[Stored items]

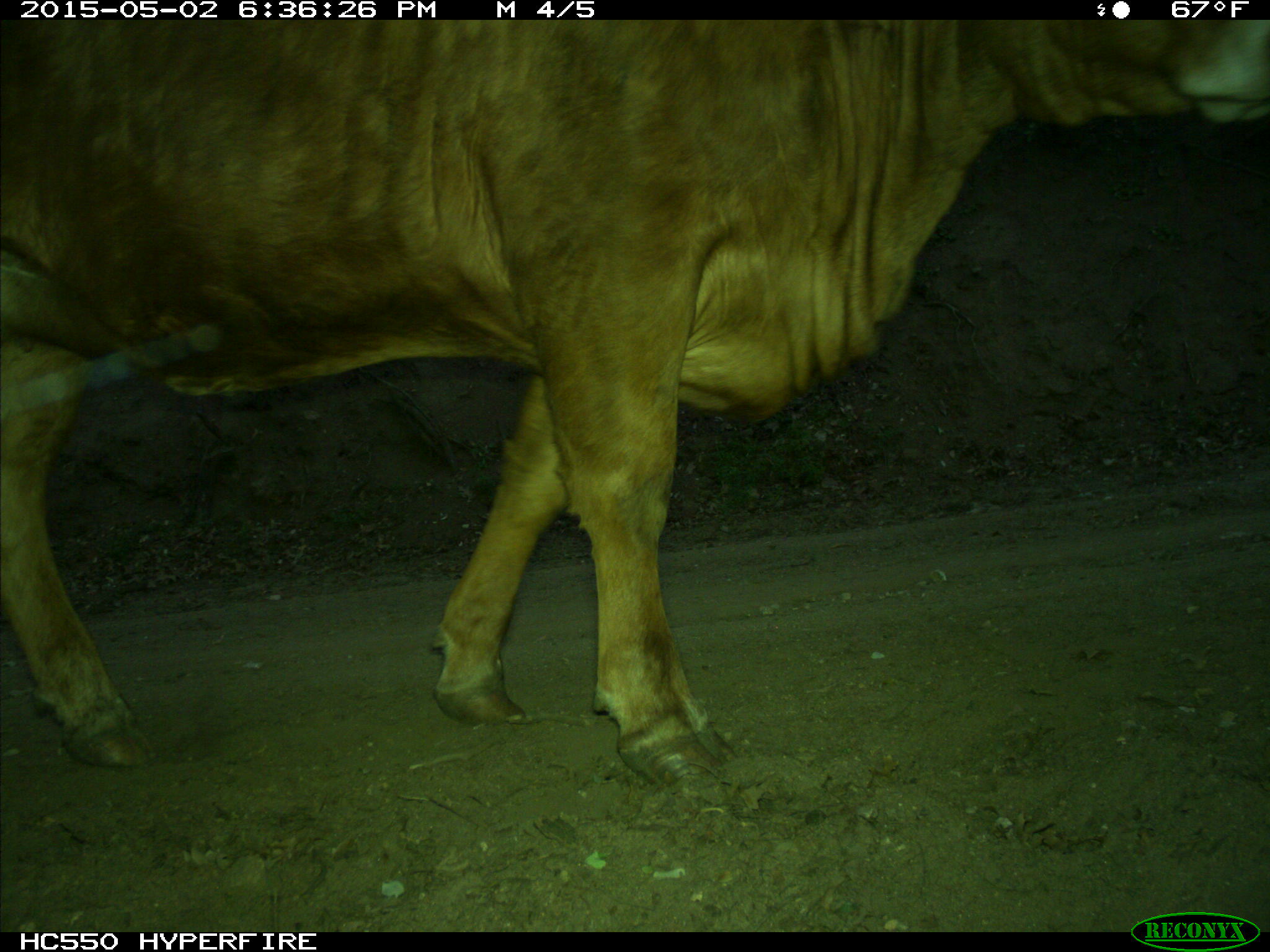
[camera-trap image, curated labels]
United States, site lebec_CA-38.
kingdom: Animalia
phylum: Chordata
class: Mammalia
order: Artiodactyla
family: Bovidae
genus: Bos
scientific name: Bos taurus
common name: domestic cow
Bos taurus (domestic cow).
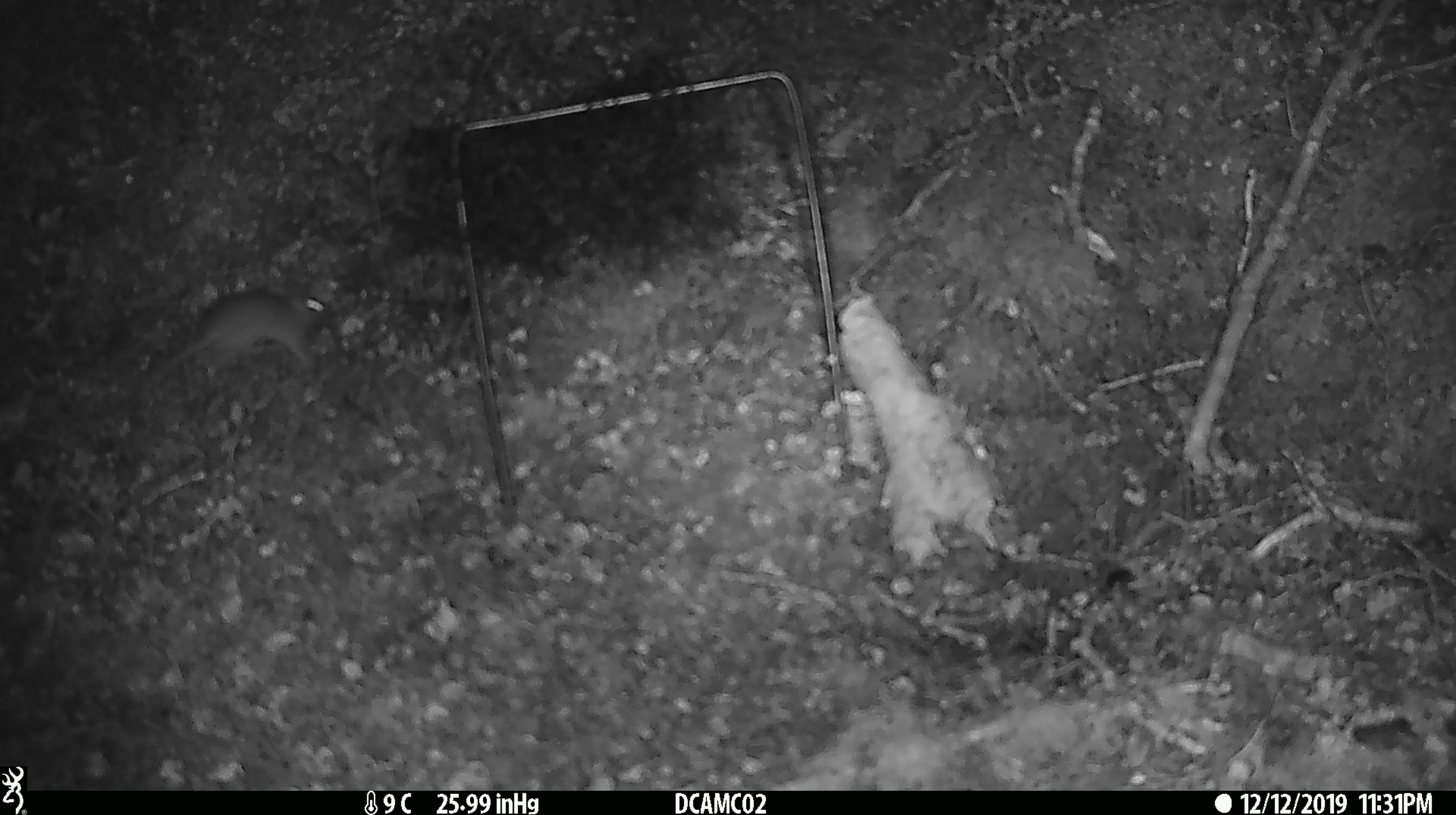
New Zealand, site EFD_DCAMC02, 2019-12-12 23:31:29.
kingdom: Animalia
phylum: Chordata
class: Mammalia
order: Rodentia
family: Muridae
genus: Mus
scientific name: Mus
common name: mouse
Mouse (Mus).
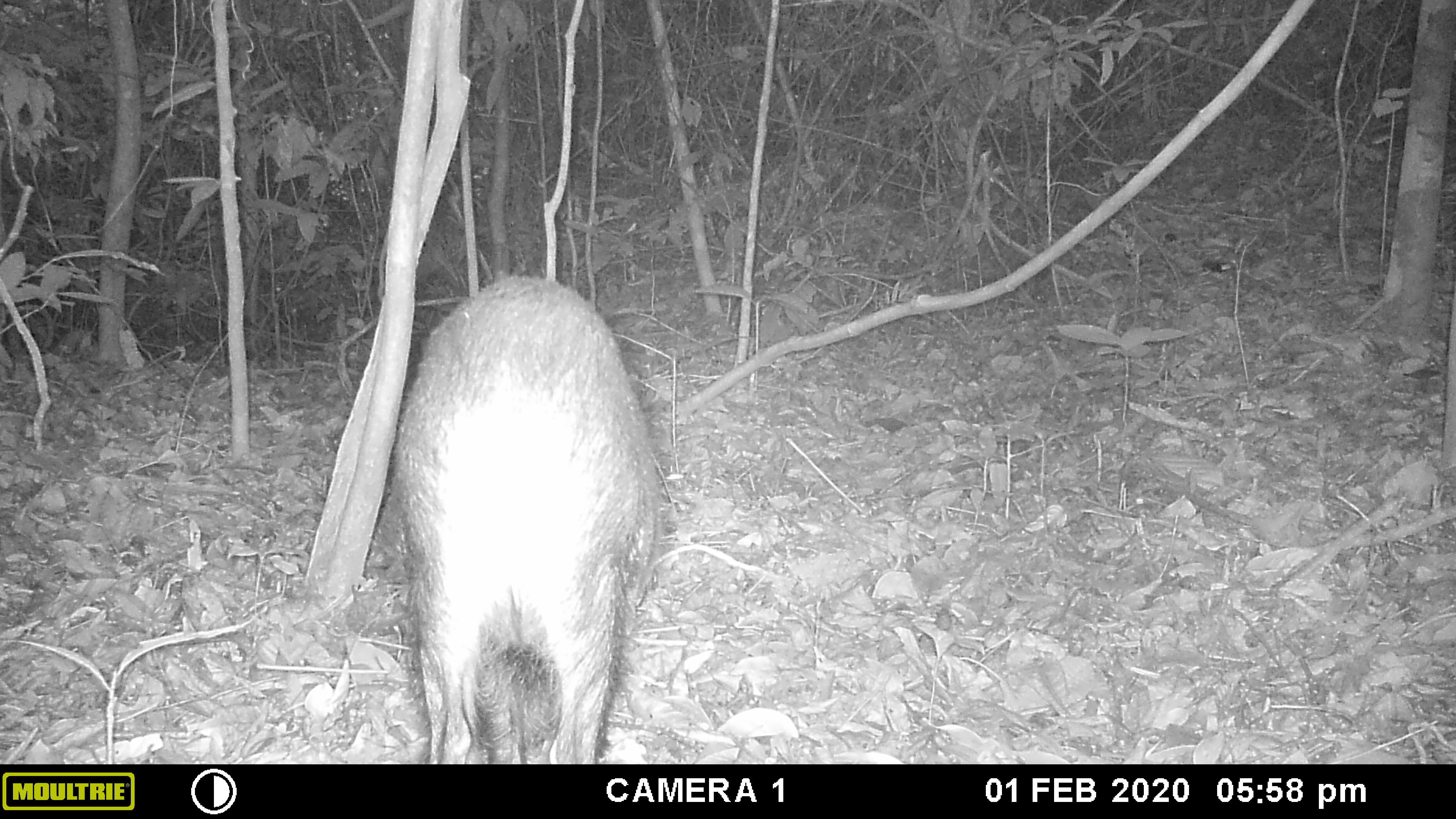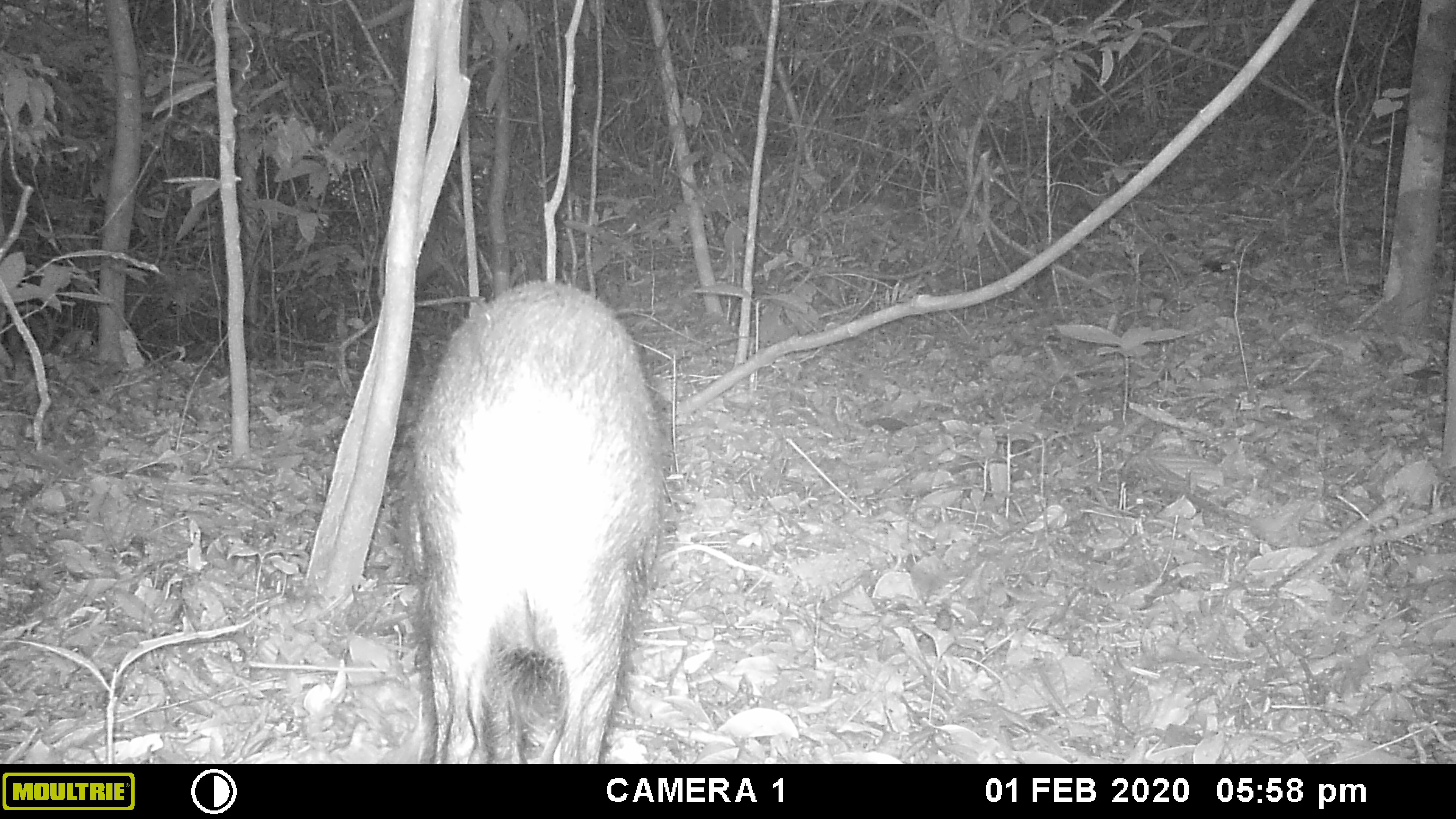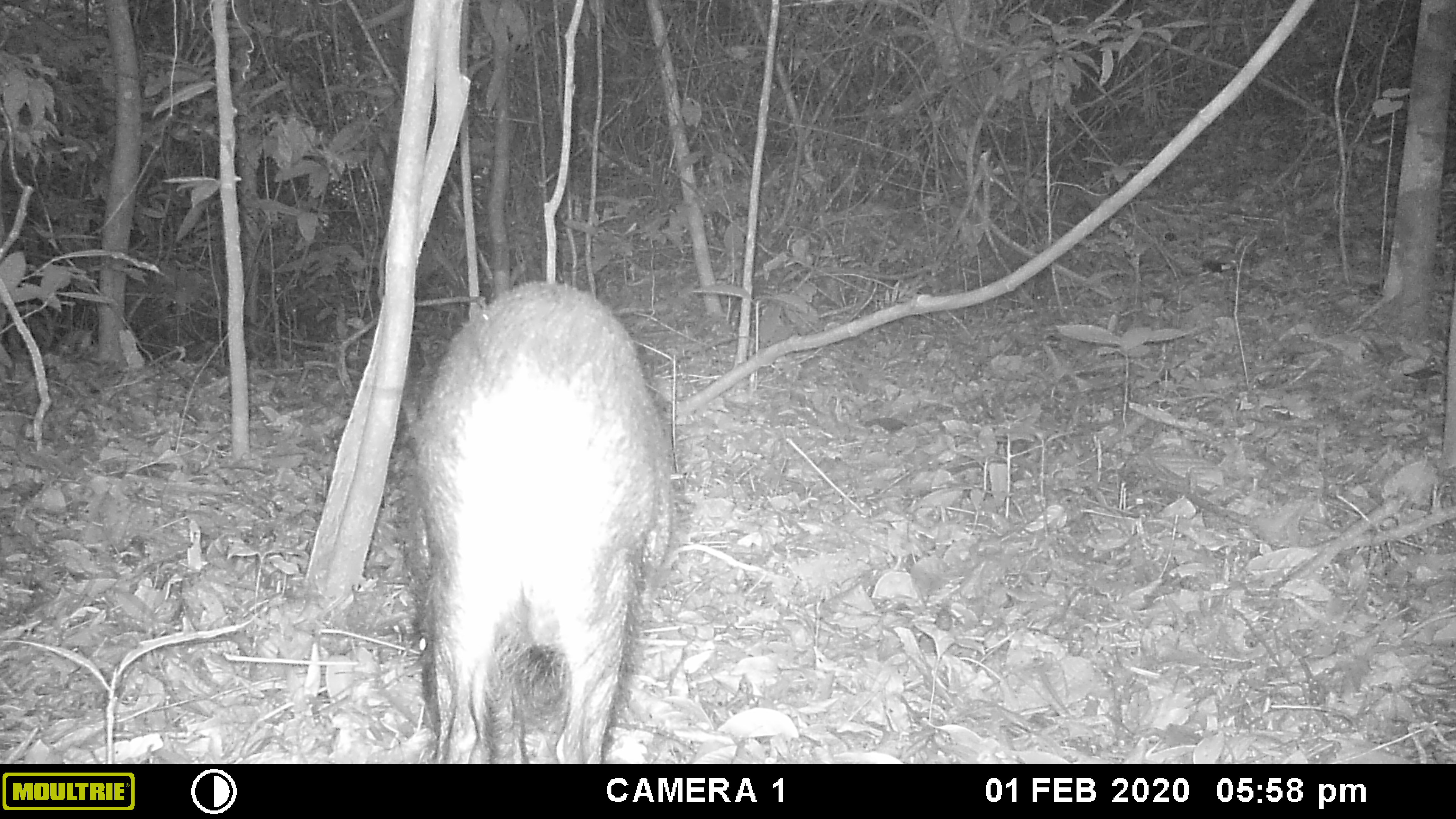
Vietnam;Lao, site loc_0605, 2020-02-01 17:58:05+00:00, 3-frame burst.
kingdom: Animalia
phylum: Chordata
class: Mammalia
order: Artiodactyla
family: Suidae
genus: Sus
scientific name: Sus scrofa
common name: eurasian wild pig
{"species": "eurasian wild pig (Sus scrofa)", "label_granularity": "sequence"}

* What is needed
From the first line to the last, set down the data exactly, without the pictures.

* Completed task
[camera-trap image, curated labels]
United States, site lebec_CA-38.
kingdom: Animalia
phylum: Chordata
class: Mammalia
order: Artiodactyla
family: Bovidae
genus: Bos
scientific name: Bos taurus
common name: domestic cow
Bos taurus (domestic cow).
New Zealand, site EFD_DCAMC02, 2019-12-12 23:31:29.
kingdom: Animalia
phylum: Chordata
class: Mammalia
order: Rodentia
family: Muridae
genus: Mus
scientific name: Mus
common name: mouse
Mouse (Mus).
Vietnam;Lao, site loc_0605, 2020-02-01 17:58:05+00:00, 3-frame burst.
kingdom: Animalia
phylum: Chordata
class: Mammalia
order: Artiodactyla
family: Suidae
genus: Sus
scientific name: Sus scrofa
common name: eurasian wild pig
{"species": "eurasian wild pig (Sus scrofa)", "label_granularity": "sequence"}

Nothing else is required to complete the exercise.